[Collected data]
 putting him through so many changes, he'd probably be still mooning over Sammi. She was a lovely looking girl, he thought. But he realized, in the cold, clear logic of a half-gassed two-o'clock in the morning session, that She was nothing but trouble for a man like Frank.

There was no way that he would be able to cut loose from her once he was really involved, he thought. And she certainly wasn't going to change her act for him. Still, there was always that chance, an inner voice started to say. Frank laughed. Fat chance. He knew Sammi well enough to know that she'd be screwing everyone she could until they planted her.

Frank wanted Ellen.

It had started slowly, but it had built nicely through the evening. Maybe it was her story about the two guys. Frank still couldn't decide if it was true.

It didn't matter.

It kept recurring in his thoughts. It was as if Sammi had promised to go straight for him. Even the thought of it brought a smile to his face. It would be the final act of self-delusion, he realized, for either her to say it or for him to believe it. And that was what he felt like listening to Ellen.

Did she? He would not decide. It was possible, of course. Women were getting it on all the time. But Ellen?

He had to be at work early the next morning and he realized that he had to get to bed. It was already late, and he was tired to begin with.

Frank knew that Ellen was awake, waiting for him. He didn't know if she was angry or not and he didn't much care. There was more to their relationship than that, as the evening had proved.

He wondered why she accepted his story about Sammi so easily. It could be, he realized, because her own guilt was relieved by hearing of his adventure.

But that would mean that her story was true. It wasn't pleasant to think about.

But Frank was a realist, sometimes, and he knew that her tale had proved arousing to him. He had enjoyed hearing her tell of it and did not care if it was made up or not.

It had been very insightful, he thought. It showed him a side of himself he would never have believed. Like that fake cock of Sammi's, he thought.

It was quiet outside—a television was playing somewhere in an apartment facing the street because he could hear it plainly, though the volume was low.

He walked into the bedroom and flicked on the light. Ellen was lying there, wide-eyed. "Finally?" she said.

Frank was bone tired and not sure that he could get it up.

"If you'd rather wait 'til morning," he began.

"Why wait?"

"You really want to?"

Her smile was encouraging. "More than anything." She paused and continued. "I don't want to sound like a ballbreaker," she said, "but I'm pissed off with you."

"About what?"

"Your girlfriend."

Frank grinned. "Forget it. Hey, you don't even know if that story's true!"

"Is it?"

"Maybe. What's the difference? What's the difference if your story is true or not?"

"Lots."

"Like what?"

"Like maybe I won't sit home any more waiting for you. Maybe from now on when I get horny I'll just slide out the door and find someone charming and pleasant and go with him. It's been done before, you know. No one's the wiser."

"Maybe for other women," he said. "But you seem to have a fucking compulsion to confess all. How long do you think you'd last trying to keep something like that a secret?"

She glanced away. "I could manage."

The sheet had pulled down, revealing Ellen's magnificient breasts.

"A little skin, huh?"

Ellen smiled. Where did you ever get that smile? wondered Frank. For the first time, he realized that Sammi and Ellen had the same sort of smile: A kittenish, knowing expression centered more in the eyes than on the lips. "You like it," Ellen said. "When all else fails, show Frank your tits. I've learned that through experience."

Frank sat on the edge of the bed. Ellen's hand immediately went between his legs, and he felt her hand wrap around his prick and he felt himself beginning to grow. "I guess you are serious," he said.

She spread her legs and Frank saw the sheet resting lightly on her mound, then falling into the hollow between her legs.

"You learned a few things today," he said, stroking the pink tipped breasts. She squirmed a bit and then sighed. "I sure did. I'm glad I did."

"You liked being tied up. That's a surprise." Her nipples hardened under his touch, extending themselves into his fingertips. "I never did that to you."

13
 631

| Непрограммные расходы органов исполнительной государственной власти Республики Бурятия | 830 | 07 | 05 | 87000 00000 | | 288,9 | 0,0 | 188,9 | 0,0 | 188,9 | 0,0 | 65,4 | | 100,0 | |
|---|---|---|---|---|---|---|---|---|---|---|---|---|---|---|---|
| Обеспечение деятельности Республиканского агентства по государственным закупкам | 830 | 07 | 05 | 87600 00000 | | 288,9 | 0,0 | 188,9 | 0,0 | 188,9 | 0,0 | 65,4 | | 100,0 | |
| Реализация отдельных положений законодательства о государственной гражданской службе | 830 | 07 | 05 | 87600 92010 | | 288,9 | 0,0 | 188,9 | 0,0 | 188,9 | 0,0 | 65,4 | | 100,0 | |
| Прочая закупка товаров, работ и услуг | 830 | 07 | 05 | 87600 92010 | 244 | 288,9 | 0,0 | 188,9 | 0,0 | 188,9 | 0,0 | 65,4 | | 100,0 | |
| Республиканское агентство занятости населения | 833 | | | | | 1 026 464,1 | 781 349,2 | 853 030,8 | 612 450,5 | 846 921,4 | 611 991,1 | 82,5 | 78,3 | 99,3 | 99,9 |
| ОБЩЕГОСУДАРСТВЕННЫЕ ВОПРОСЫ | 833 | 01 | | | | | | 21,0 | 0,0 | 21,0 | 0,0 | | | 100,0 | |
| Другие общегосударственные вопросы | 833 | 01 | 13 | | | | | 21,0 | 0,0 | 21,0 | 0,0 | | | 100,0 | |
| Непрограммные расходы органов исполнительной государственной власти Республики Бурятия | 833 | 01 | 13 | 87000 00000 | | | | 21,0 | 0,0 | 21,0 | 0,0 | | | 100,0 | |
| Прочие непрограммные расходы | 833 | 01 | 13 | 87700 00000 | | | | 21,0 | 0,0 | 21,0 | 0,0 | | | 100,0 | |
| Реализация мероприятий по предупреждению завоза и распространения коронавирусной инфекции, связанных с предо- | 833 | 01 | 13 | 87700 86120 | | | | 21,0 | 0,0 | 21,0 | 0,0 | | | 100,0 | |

▶ _WHAT YOU ARE ASKED TO DO_
Copy every line of the records above that contains "decide".

▶ _EXPECTED OUTPUT_
It had started slowly, but it had built nicely through the evening. Maybe it was her story about the two guys. Frank still couldn't decide if it was true.
Did she? He would not decide. It was possible, of course. Women were getting it on all the time. But Ellen?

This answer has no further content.